Engineering Contradictions & Design Principles
Engineering Contradiction Analysis
1Quantity of substance
If organizations spend more on advertising to broaden reach, then the number of potential customers increases, but the efficiency of resource allocation decreases
Solution Approach 1:
The patent segments the broad population into specific target groups based on transaction data, device information, and user behavior patterns. By dividing the advertising audience into segmented groups with shared characteristics, organizations can direct advertising efforts to specific segments rather than broadcasting to everyone, thereby increasing efficiency while maintaining reach.
Solution Approach 2:
The system performs preliminary analysis of transaction requests and device data before advertising campaigns begin. By pre-identifying target users through data collection and pattern recognition, the system prepares targeted advertising lists in advance, allowing organizations to allocate resources more efficiently when campaigns are executed.
2Measurement precision
If organizations collect more user data to improve targeting accuracy, then the precision of audience identification increases, but the complexity of data processing increases
Solution Approach 1:
The patent creates a universal data processing framework that handles multiple types of data (transaction requests, device information, user behavior) through a single integrated system.

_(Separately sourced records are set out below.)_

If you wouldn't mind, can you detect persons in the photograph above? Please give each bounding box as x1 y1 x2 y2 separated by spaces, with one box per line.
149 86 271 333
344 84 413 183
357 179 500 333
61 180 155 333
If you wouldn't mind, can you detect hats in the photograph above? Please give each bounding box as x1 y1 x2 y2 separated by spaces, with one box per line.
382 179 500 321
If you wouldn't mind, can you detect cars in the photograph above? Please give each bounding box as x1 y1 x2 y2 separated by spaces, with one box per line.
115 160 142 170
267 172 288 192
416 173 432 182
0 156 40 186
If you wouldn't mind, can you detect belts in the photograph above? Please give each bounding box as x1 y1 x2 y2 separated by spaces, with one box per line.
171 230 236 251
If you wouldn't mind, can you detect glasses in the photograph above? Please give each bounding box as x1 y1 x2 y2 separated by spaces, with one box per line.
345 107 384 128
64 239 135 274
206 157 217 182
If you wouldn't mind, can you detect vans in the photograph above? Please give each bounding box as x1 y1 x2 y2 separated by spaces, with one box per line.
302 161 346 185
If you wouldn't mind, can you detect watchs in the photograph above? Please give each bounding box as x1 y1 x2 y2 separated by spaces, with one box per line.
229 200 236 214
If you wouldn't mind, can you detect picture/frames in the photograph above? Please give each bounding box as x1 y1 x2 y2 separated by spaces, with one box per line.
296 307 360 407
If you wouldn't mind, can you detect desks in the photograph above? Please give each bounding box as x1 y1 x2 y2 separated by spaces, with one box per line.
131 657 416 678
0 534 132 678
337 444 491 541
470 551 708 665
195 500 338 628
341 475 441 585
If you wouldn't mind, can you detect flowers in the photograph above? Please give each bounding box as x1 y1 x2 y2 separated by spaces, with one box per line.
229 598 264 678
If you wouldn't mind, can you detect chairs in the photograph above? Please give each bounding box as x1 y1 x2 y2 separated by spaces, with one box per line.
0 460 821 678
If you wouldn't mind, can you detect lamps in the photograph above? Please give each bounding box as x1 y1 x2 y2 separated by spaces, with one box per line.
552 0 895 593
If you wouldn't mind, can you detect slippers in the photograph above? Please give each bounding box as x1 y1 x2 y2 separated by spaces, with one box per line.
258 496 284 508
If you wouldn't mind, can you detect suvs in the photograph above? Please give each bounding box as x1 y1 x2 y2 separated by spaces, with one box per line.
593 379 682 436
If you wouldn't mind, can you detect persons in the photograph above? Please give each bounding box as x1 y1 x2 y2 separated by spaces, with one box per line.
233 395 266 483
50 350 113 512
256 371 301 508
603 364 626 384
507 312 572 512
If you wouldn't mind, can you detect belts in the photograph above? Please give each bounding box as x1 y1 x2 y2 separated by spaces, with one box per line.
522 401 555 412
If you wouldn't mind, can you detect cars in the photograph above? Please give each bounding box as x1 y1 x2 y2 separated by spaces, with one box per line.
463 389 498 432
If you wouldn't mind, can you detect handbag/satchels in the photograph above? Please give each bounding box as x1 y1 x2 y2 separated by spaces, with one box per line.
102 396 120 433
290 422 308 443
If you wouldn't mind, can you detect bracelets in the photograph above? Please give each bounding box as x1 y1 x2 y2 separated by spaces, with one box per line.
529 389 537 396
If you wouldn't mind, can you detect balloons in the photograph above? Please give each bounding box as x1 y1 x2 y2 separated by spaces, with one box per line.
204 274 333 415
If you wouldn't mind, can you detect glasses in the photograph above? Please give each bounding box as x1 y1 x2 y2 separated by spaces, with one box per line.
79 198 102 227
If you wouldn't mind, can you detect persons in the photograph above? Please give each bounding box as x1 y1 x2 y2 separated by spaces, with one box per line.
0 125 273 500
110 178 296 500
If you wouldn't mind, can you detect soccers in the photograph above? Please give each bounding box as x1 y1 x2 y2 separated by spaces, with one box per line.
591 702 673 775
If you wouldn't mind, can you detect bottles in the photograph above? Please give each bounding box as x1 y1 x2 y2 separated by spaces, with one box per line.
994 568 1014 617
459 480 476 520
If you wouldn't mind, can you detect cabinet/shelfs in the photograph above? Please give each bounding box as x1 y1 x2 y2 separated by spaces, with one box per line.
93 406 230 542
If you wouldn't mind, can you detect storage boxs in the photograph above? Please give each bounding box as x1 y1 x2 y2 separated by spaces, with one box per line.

The server performs multiple functions including data collection, analysis, pattern recognition, and target user identification within one platform, reducing the complexity that would arise from separate processing systems.
Solution Approach 2:
The system automatically processes and analyzes collected data without requiring manual intervention. The server autonomously identifies patterns in transaction requests, cross-references device information, and generates target user lists, allowing the data processing complexity to be managed automatically rather than requiring complex manual procedures.
3Quantity of substance
If organizations contact more individuals to maximize outreach, then the coverage of marketing campaigns increases, but the time and resources required increase
Solution Approach 1:
The patent replaces manual data analysis and target identification processes with automated computational systems. The server automatically processes transaction data, analyzes patterns, and generates target user lists, substituting mechanical human analysis with efficient algorithmic processing that dramatically reduces the time required to prepare and execute outreach campaigns.
Solution Approach 2:
The system introduces an intermediary processing layer between raw data collection and final outreach execution. The server acts as a mediator that transforms raw transaction requests and device information into refined target user lists, enabling efficient coordination between data collection and marketing execution without requiring direct, time-consuming manual intervention at each step.
Data Source
AI summary
A computer-implemented method for enhancing and utilizing user data derived from digital interactions includes receiving user submission data comprising records generated by input into a client side application interface by a first user on a first computing device and transmitted from the first computing device to the aggregation point via at least one of a data transmission service and a data transmission provider. The method includes generating a first dataset associated with the first user, generating a data model based on data in the first dataset and one or more correlations based on attributes in the first dataset, and generating a modeled dataset based on the data model.